Please change "stone step" to "granite step" in everything from the line containing "Looking at (x=414, y=765)" down to the end of the listing, leaving all else unchanged, and give those lines again without the pictures.

##############################

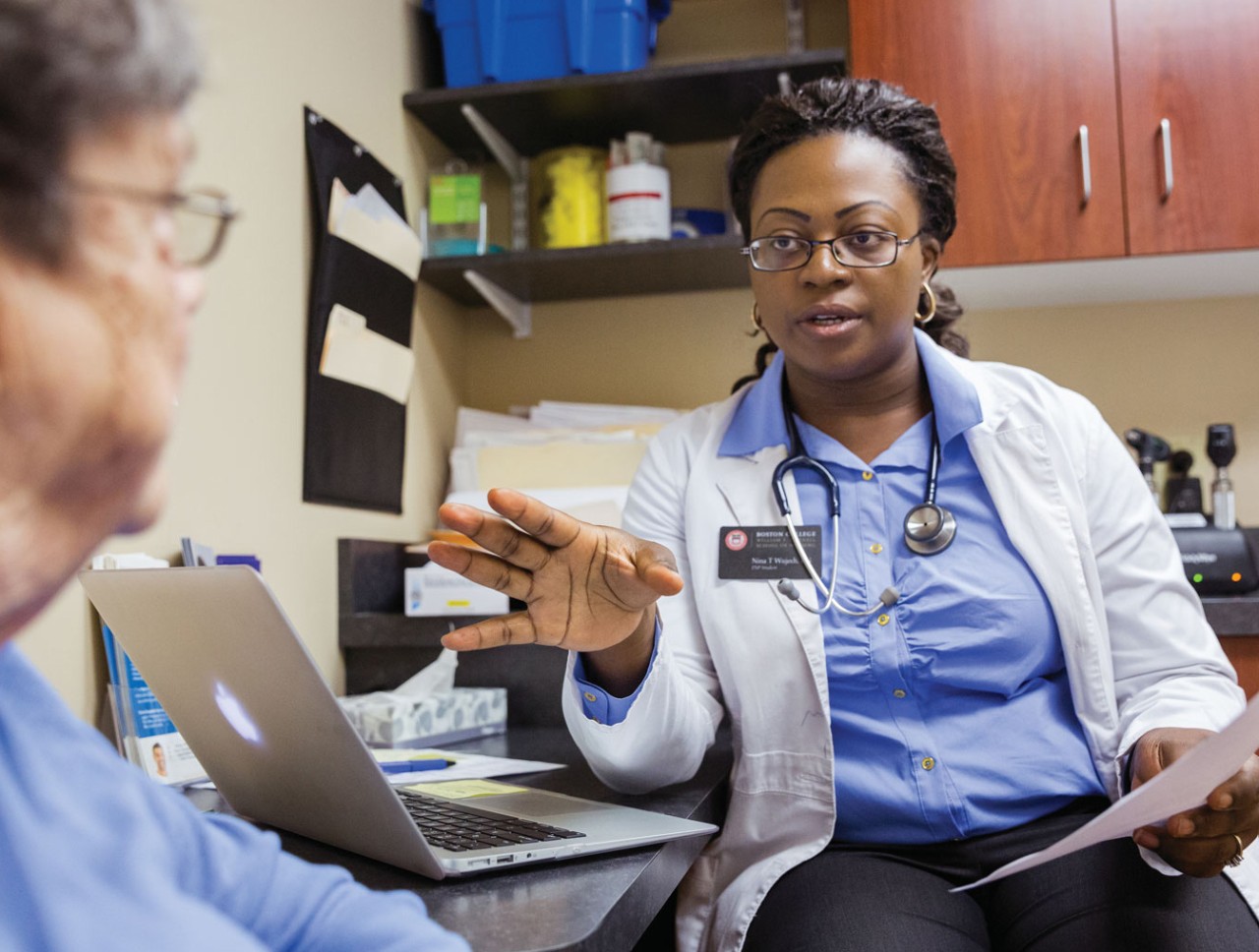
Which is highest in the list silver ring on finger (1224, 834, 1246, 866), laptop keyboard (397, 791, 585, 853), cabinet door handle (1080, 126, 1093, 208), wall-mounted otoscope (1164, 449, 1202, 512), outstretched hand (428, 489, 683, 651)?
cabinet door handle (1080, 126, 1093, 208)

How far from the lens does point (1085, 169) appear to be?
1.95 m

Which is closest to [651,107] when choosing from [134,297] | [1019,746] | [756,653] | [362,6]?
[362,6]

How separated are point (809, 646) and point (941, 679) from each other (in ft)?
0.47

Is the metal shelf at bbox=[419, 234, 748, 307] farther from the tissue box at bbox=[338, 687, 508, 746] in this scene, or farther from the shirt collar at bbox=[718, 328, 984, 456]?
the tissue box at bbox=[338, 687, 508, 746]

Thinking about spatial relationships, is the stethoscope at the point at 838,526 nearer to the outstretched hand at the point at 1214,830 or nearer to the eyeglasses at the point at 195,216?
the outstretched hand at the point at 1214,830

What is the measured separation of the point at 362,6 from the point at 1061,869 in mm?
1771

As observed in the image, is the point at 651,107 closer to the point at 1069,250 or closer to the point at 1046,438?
the point at 1069,250

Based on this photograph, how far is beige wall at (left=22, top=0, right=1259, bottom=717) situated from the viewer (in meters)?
1.47

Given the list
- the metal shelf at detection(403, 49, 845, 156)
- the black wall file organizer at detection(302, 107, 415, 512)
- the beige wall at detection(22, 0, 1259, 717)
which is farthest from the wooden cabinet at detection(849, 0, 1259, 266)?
the black wall file organizer at detection(302, 107, 415, 512)

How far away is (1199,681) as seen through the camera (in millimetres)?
1200

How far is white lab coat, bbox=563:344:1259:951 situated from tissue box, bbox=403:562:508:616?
0.47 m

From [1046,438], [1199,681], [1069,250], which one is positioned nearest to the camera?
[1199,681]

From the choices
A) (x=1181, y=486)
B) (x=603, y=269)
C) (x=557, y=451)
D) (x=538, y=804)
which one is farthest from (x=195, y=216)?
(x=1181, y=486)

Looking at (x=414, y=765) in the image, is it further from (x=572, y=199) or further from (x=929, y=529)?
(x=572, y=199)
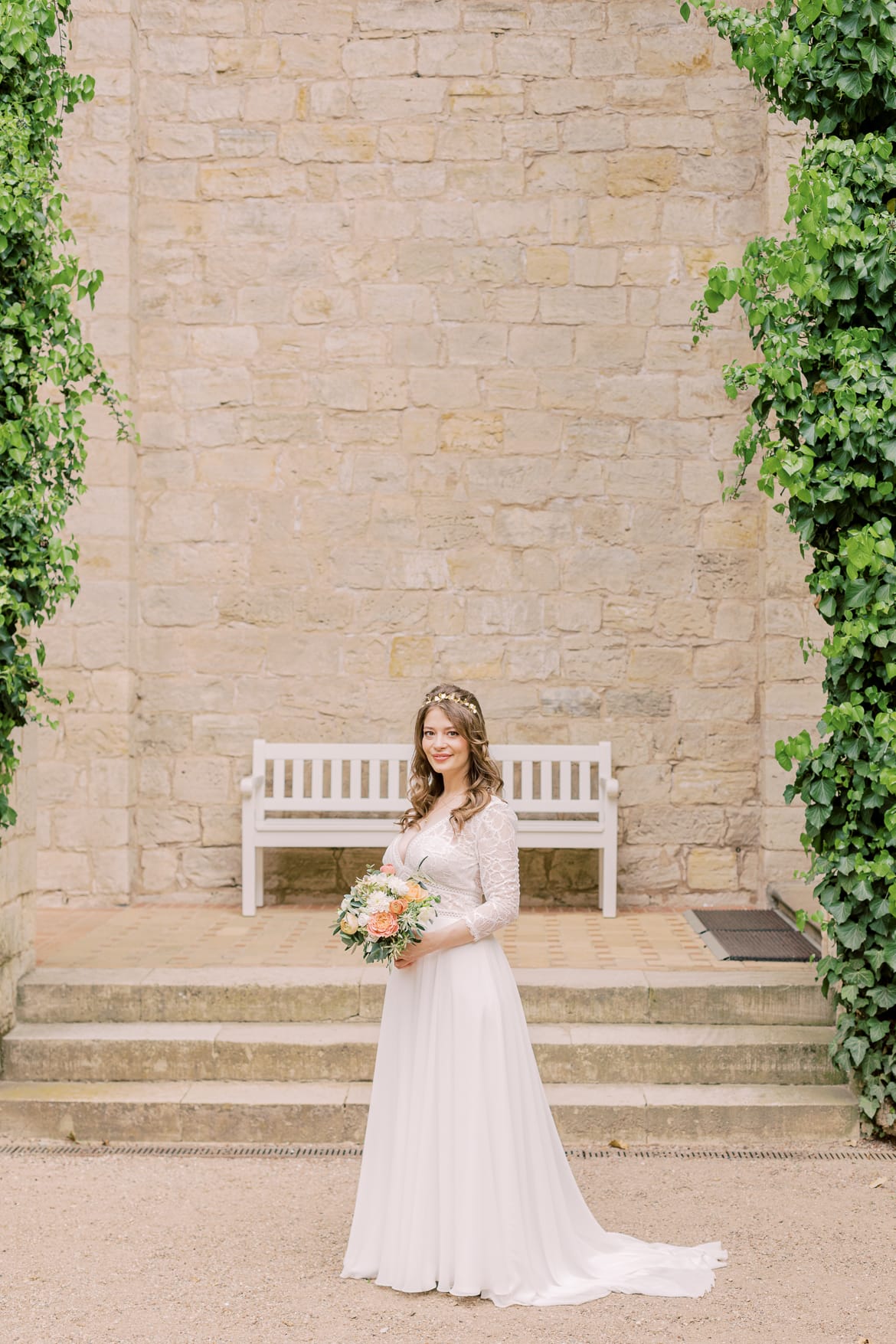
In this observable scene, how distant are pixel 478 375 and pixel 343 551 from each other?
1.30 metres

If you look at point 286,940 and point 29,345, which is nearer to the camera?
point 29,345

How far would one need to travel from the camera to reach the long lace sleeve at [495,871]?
12.4 feet

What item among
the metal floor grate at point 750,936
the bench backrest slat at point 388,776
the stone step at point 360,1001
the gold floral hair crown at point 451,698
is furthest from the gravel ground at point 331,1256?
the bench backrest slat at point 388,776

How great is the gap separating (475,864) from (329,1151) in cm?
177

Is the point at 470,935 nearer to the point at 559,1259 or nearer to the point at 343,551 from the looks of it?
the point at 559,1259

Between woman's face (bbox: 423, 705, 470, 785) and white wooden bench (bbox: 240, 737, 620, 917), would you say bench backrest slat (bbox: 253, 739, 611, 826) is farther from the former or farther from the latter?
woman's face (bbox: 423, 705, 470, 785)

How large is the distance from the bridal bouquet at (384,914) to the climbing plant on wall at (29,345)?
2.03 metres

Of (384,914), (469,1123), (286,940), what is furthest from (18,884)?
(469,1123)

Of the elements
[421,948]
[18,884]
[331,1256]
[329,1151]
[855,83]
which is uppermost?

##############################

* Worked answer
Looking at (x=414, y=765) in the image, is it further from (x=572, y=199) or further from (x=929, y=529)?
(x=572, y=199)
In this observable scene, how distant are pixel 478 375 and pixel 343 551 from each other?
1.30 metres

If you look at point 286,940 and point 29,345, which is nearer to the camera?
point 29,345

How far would one need to travel from the camera to reach the long lace sleeve at [495,871]?
12.4 feet

What item among
the metal floor grate at point 750,936
the bench backrest slat at point 388,776
the granite step at point 360,1001
the gold floral hair crown at point 451,698
is furthest from the gravel ground at point 331,1256?
the bench backrest slat at point 388,776

How great is the gap separating (475,864) from (329,1151) in cm?
177

Is the point at 470,935 nearer to the point at 559,1259 or nearer to the point at 343,551 from the looks of it?
the point at 559,1259

Between woman's face (bbox: 423, 705, 470, 785) and white wooden bench (bbox: 240, 737, 620, 917), would you say bench backrest slat (bbox: 253, 739, 611, 826) is farther from the former or farther from the latter?
woman's face (bbox: 423, 705, 470, 785)

How large is the distance from the bridal bouquet at (384,914) to the climbing plant on wall at (29,345)?
2.03 metres

Of (384,914), (469,1123), (286,940), what is furthest from (18,884)?
(469,1123)

Of the elements
[421,948]
[18,884]
[331,1256]
[329,1151]
[855,83]
which is uppermost?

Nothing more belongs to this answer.